_Objective 1_.
In the Marie Curie passage, what did the Faculty of Sciences of Paris decide to offer her?
········
Photo of Curie that she put in Pierre's coffin.
"In 1906 just as we were definitely giving up the old shed laboratory where we had been so happy, there came the dreadful catastrophe which took my husband away from me and left me alone to bring up our children and, at the same time, to continue our work of research.

It is impossible for me to express the profoundness and importance of the crisis brought into my life by the loss of the one who had been my closest companion and best friend. Crushed by the blow, I did not feel able to face the future. I could not forget, however, what my husband used sometimes to say, that, even deprived of him, I ought to continue my work.

The death of my husband, coming immediately after the general knowledge of the discoveries with which his name is associated, was felt by the public, and especially by the scientific circles, to be a national misfortune. It was largely under the influence of this emotion that the Faculty of Sciences of Paris decided to offer me the chair, as professor, which my husband had occupied only one year and a half in the Sorbonne. It was an exceptional decision, as up to then no woman had held such a position.... The honor that now came to me was deeply painful under the cruel circumstances of its coming."

—from Autobiographical Notes pp. 191-192.


Selections from Marie Curie's diary

"We put you into the coffin
Saturday morning, and I held your head up for this move. We kissed your cold face for the last time. Then a few periwinkles from the garden on the coffin and the little picture of me that you called “the good little student” and that you loved. It is the picture that must go with you into the grave, the picture of her who had the happiness of pleasing you enough so that you did not hesitate to offer to share your life with her, even when you had seen her only a few times. You often told me that this was the only occasion in your life when you acted without hesitation, with the absolute conviction that you were doing well. My Pierre, I think you were not wrong. We were made to live together, and our union had to be.
········
_Objective 2_.
Write out the rows again, from the start of the rows through the line containing "This is a thick smear.", substituting "mobile phone camera" for "smartphone camera" and leaving everything else unchanged.

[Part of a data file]
········
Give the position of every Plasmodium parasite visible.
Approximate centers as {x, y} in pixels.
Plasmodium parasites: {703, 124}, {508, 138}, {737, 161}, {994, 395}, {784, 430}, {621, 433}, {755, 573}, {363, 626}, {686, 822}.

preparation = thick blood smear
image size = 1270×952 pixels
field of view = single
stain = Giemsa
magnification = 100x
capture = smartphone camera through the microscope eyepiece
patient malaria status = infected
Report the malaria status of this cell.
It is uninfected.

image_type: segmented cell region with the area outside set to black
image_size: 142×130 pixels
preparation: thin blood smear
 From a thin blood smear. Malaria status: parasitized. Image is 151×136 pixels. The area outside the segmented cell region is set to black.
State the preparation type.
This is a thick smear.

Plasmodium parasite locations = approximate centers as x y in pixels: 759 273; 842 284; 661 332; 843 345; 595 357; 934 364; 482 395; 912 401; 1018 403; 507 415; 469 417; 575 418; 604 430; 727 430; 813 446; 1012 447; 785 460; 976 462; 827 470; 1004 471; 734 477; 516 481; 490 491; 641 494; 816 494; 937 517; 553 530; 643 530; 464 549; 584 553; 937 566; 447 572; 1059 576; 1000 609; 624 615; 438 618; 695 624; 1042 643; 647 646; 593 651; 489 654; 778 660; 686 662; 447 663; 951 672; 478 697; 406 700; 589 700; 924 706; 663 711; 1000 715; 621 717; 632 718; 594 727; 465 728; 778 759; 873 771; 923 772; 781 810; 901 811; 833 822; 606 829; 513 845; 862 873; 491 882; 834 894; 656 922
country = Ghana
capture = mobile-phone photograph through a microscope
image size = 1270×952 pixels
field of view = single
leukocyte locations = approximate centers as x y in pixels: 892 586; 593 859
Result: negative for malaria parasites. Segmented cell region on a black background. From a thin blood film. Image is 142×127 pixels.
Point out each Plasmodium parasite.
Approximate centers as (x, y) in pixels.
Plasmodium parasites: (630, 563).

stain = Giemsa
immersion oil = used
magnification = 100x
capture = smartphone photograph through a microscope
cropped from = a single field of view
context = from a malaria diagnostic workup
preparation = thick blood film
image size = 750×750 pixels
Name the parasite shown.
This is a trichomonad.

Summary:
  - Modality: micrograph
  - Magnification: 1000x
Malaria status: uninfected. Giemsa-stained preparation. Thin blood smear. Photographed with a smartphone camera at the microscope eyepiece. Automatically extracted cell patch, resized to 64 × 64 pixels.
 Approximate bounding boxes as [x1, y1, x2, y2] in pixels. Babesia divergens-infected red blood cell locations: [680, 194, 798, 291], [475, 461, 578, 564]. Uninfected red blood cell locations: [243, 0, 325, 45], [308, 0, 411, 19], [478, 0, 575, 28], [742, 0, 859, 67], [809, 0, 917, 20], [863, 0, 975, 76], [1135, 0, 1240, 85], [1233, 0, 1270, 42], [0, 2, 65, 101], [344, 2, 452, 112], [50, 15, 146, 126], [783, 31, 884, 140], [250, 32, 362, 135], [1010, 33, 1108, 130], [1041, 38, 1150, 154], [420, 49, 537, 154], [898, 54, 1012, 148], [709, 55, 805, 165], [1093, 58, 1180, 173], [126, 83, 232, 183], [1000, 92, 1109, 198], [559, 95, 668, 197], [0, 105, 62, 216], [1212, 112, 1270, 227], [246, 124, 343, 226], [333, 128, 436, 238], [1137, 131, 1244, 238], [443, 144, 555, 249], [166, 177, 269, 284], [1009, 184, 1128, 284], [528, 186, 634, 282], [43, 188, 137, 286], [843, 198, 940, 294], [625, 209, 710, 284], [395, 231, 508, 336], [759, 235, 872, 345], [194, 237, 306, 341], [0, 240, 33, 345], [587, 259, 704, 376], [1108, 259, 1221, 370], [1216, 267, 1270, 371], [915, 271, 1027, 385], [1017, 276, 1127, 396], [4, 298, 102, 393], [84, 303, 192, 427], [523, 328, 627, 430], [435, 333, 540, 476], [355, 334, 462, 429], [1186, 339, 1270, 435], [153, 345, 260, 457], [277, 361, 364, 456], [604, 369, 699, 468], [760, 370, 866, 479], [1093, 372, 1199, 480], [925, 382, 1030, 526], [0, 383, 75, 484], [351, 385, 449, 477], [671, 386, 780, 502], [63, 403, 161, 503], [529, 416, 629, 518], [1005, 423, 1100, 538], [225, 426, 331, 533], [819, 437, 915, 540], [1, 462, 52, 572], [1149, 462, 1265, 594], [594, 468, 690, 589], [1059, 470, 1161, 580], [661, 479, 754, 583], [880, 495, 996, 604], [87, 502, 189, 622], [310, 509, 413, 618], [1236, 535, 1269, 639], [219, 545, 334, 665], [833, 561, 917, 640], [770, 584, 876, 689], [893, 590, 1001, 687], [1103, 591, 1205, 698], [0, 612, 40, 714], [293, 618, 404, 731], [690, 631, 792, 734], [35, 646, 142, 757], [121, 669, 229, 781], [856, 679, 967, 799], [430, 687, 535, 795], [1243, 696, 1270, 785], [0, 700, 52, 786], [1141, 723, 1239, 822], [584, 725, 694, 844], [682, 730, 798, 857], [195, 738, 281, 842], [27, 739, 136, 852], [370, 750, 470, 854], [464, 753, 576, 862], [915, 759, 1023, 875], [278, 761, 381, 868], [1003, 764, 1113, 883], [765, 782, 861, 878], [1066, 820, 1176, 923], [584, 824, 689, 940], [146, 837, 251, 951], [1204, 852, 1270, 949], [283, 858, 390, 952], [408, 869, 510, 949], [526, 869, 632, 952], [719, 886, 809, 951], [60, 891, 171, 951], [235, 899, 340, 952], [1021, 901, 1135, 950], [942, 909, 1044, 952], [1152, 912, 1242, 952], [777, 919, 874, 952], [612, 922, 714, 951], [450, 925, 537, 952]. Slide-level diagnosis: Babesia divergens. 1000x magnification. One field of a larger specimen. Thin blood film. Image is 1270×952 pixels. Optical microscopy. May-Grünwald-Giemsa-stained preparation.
········
_Full output 1_.
The chair, as professor, that her husband had occupied in the Sorbonne.

_Full output 2_.
Give the position of every Plasmodium parasite visible.
Approximate centers as {x, y} in pixels.
Plasmodium parasites: {703, 124}, {508, 138}, {737, 161}, {994, 395}, {784, 430}, {621, 433}, {755, 573}, {363, 626}, {686, 822}.

preparation = thick blood smear
image size = 1270×952 pixels
field of view = single
stain = Giemsa
magnification = 100x
capture = mobile phone camera through the microscope eyepiece
patient malaria status = infected
Report the malaria status of this cell.
It is uninfected.

image_type: segmented cell region with the area outside set to black
image_size: 142×130 pixels
preparation: thin blood smear
 From a thin blood smear. Malaria status: parasitized. Image is 151×136 pixels. The area outside the segmented cell region is set to black.
State the preparation type.
This is a thick smear.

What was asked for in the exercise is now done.